I understand. We need violent videogames. We need football. We need porn. We need gossip and scandal TV. We need mukbang. We need to cater to our basic needs in this medium. But we also really need culture. Deep culture, serious culture. Edifying culture. We need the kind of gaming that develops virtue, and virtuous people seem to be trapped on the outskirts of the DevBro world domination. I’m not sure that the answers are anywhere outside of Punk. I think perhaps that principled moral outrage that isn’t some kind of performance ‘art’ is masked and hidden in punk gear. I’m at something of an impasse. Maybe some of the hate directed at Musk is of my sort. Maybe he could be doing something for democracy and he’s just playing boss. Nah. I doubt it. You don’t just accidentally invent the greatest rocket in history. He knows how to run a serious engineering organization.
I once thought that Jeff Bezos would think of ways to revolutionize journalism at the WaPo. It turns out that the currently anonymous to me folks at Substack have the clue. So perhaps it’s my turn to start talking about engineering the next democracy. Long slog ahead.
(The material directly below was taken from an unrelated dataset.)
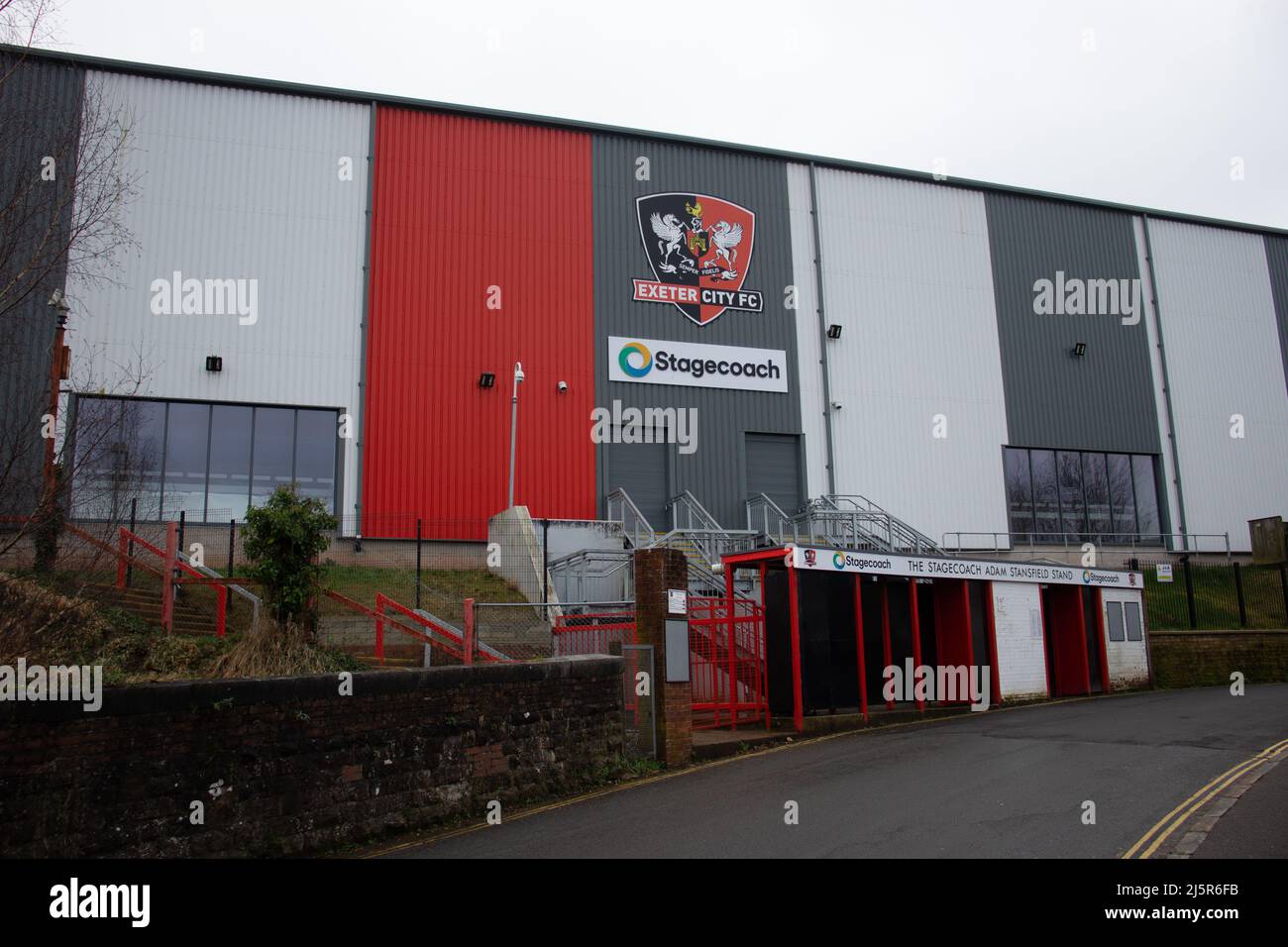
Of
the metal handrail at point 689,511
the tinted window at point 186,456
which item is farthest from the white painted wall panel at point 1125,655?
the tinted window at point 186,456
I have rejoined the punks at 2600.la. It has been about 5 years since I was a regular.
I need a way to get race deprioritized in my head. It’s messing with my ability to think about other things. That means I need to settle a small contradiction.
I need to publish in this format, some of the old work on cyber democracy. That won’t be easy.
I need to write some formal proposal stuff. Damn.
A little background. I left the big enterprise software world to be a cloud guy and joined a sweat equity lifestyle company. We kicked ass, but then we got clobbered by COVID after surviving a lawsuit and two slow years. We successfully exited, but for a lot less that we might have. If only. If only. So I’m going to have to work at least 7 more years than I expected and that was the time I was expecting to do my own last big thing. I’m still dealing with this big kink in my life. It’s what I get for thinking big.
So in conclusion, I failed to realize that one needs to be a millionaire by age 35 and suffer the personality defects associated with that level of single-minded moolah-making. Only that will give one the breathing space later on in life, if one is inclined to be wise. The alternative balancing act is impressive, but…
Stick and move, stick and move...
Note in a bottle - it's good on the other side of that seven years, though. You can only really understand your life after you're done with most of it. You get something back that starts to feel like wisdom, if you have the God-given sense to listen to it.